▶ _TASK TO COMPLETE_:
The response must be made up of the lines in the entries below that contain "become".

==== EXERCISE INPUTS ====

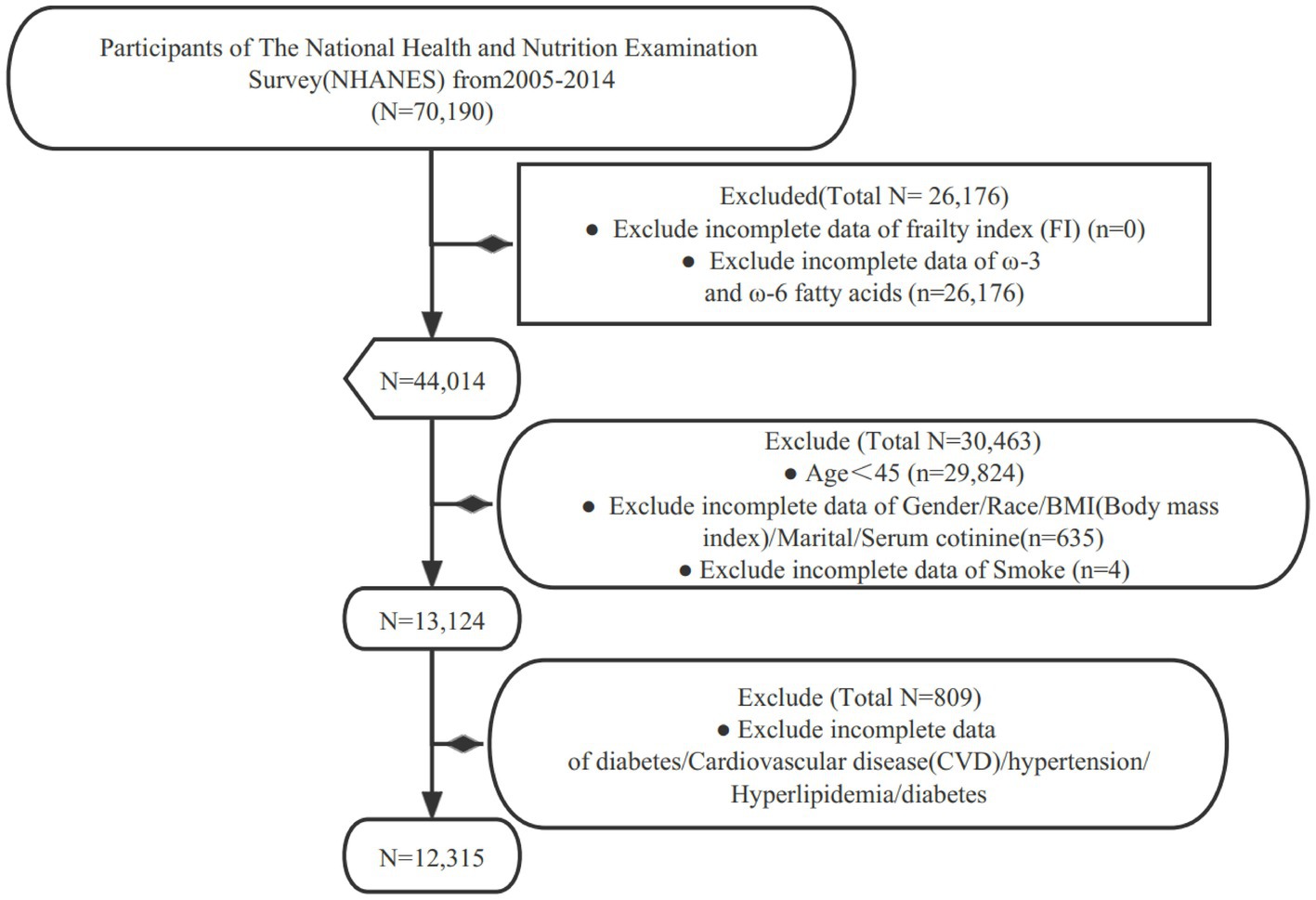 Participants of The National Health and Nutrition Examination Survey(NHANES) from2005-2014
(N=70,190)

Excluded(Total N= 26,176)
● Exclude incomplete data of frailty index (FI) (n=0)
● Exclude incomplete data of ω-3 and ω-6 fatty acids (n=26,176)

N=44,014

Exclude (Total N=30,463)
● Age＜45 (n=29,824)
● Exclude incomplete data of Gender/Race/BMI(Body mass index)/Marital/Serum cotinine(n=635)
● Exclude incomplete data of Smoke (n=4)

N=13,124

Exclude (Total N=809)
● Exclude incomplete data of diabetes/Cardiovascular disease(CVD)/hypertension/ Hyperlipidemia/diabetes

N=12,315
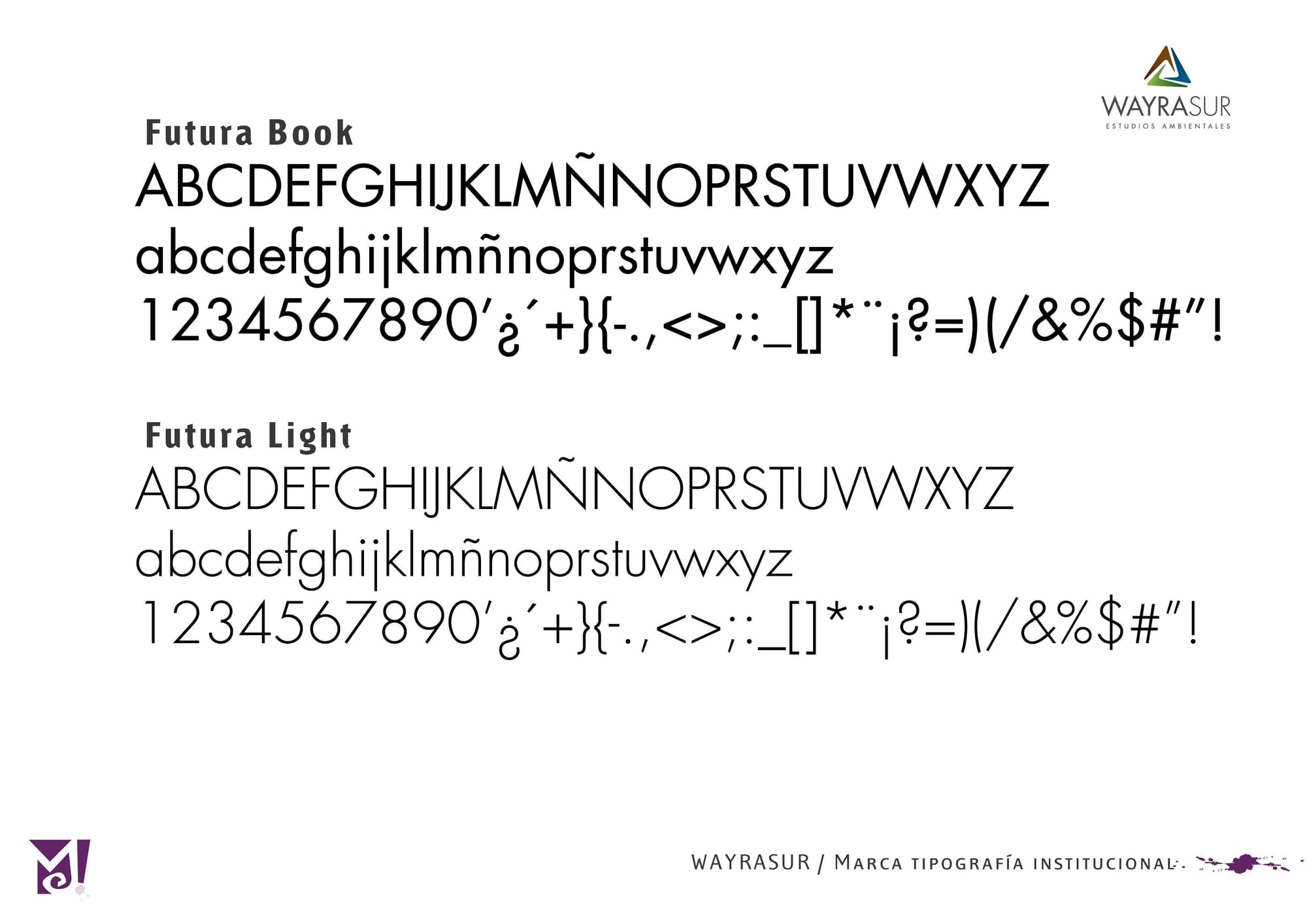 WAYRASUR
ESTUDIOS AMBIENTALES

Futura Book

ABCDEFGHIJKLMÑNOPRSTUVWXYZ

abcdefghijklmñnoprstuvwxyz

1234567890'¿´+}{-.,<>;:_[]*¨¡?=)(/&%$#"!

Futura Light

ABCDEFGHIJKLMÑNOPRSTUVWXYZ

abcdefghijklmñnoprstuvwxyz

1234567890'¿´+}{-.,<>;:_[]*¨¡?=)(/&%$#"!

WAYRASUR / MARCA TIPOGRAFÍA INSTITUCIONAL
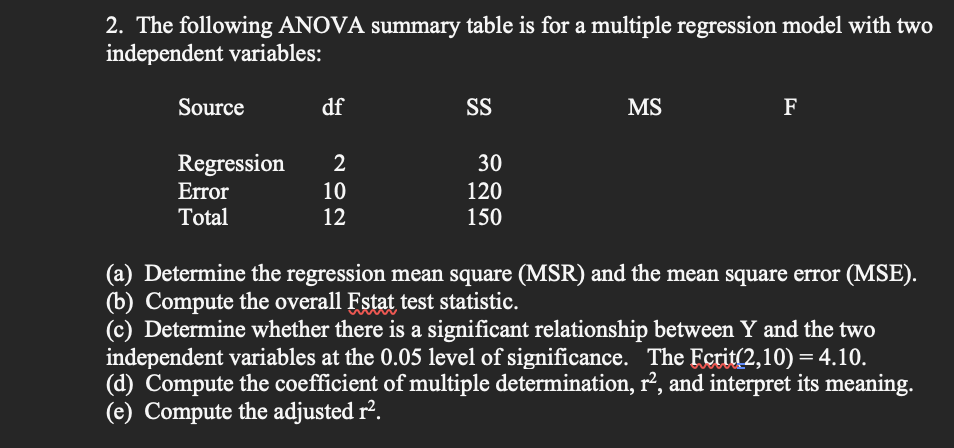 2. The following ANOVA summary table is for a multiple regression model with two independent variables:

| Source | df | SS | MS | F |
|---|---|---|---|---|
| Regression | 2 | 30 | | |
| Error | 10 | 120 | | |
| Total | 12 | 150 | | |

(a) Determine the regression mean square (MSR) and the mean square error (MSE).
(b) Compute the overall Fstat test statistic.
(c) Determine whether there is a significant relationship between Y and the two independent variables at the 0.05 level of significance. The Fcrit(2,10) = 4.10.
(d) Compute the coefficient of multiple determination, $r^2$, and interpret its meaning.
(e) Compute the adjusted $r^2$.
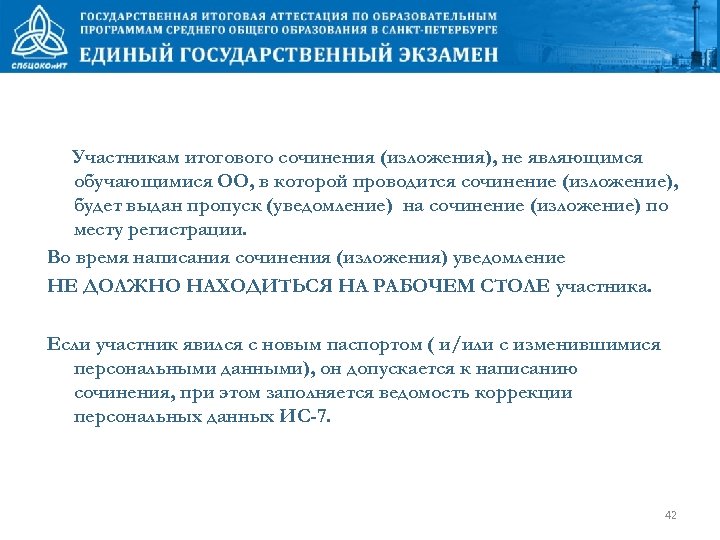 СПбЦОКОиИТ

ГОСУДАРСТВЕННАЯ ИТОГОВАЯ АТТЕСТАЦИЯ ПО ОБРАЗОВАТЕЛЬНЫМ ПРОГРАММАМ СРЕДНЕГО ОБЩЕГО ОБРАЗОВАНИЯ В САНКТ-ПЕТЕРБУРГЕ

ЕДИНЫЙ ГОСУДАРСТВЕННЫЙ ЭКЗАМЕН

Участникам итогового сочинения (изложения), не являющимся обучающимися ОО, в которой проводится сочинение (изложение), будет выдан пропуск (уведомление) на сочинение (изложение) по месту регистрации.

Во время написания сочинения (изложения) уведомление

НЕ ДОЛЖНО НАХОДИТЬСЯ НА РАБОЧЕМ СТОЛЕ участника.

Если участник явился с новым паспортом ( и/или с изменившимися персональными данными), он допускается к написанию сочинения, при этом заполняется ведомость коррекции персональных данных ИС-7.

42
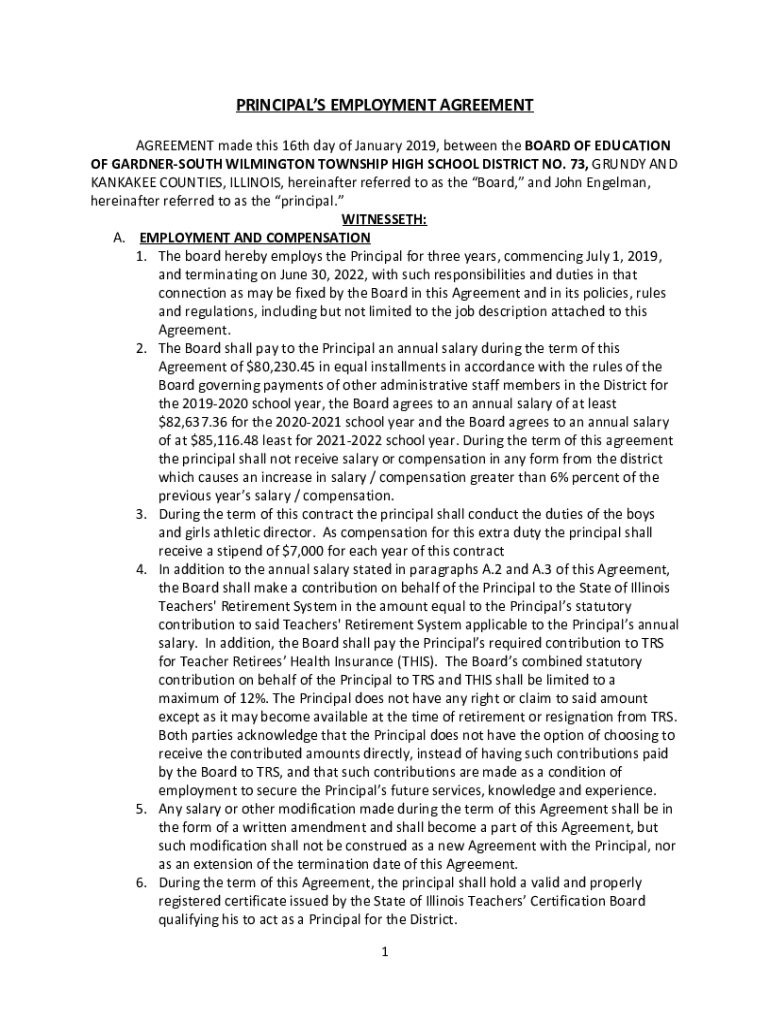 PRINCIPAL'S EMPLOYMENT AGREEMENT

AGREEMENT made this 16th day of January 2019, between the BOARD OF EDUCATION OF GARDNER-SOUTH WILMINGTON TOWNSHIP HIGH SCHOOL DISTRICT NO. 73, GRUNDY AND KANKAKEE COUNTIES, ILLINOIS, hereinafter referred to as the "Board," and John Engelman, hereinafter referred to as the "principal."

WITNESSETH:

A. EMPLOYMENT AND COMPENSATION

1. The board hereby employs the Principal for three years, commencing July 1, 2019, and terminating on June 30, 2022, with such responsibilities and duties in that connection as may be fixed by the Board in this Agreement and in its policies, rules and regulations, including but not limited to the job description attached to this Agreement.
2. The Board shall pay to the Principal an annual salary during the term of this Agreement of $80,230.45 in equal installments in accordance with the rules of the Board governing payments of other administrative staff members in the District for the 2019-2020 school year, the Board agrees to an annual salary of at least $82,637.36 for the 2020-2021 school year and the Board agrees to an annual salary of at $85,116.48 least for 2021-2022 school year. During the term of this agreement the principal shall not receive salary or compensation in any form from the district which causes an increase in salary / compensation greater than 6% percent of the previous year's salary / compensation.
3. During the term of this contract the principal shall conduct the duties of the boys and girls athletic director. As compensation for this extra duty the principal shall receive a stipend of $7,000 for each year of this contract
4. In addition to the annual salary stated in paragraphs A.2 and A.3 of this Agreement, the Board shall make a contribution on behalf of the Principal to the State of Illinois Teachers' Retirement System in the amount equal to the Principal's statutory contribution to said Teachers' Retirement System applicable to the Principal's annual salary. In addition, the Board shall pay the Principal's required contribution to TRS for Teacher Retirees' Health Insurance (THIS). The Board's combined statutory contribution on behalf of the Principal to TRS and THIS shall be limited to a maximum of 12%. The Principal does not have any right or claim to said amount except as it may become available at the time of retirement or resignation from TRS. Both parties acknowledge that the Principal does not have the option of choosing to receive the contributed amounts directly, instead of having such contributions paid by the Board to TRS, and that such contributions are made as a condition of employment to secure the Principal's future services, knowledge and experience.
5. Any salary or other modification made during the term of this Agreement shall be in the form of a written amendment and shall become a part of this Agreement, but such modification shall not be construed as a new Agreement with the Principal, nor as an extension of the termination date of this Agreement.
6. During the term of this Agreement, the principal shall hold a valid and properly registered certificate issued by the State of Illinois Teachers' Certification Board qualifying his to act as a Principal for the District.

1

====

▶ _REPLY TO THE EXERCISE_:
4. In addition to the annual salary stated in paragraphs A.2 and A.3 of this Agreement, the Board shall make a contribution on behalf of the Principal to the State of Illinois Teachers' Retirement System in the amount equal to the Principal's statutory contribution to said Teachers' Retirement System applicable to the Principal's annual salary. In addition, the Board shall pay the Principal's required contribution to TRS for Teacher Retirees' Health Insurance (THIS). The Board's combined statutory contribution on behalf of the Principal to TRS and THIS shall be limited to a maximum of 12%. The Principal does not have any right or claim to said amount except as it may become available at the time of retirement or resignation from TRS. Both parties acknowledge that the Principal does not have the option of choosing to receive the contributed amounts directly, instead of having such contributions paid by the Board to TRS, and that such contributions are made as a condition of employment to secure the Principal's future services, knowledge and experience.
5. Any salary or other modification made during the term of this Agreement shall be in the form of a written amendment and shall become a part of this Agreement, but such modification shall not be construed as a new Agreement with the Principal, nor as an extension of the termination date of this Agreement.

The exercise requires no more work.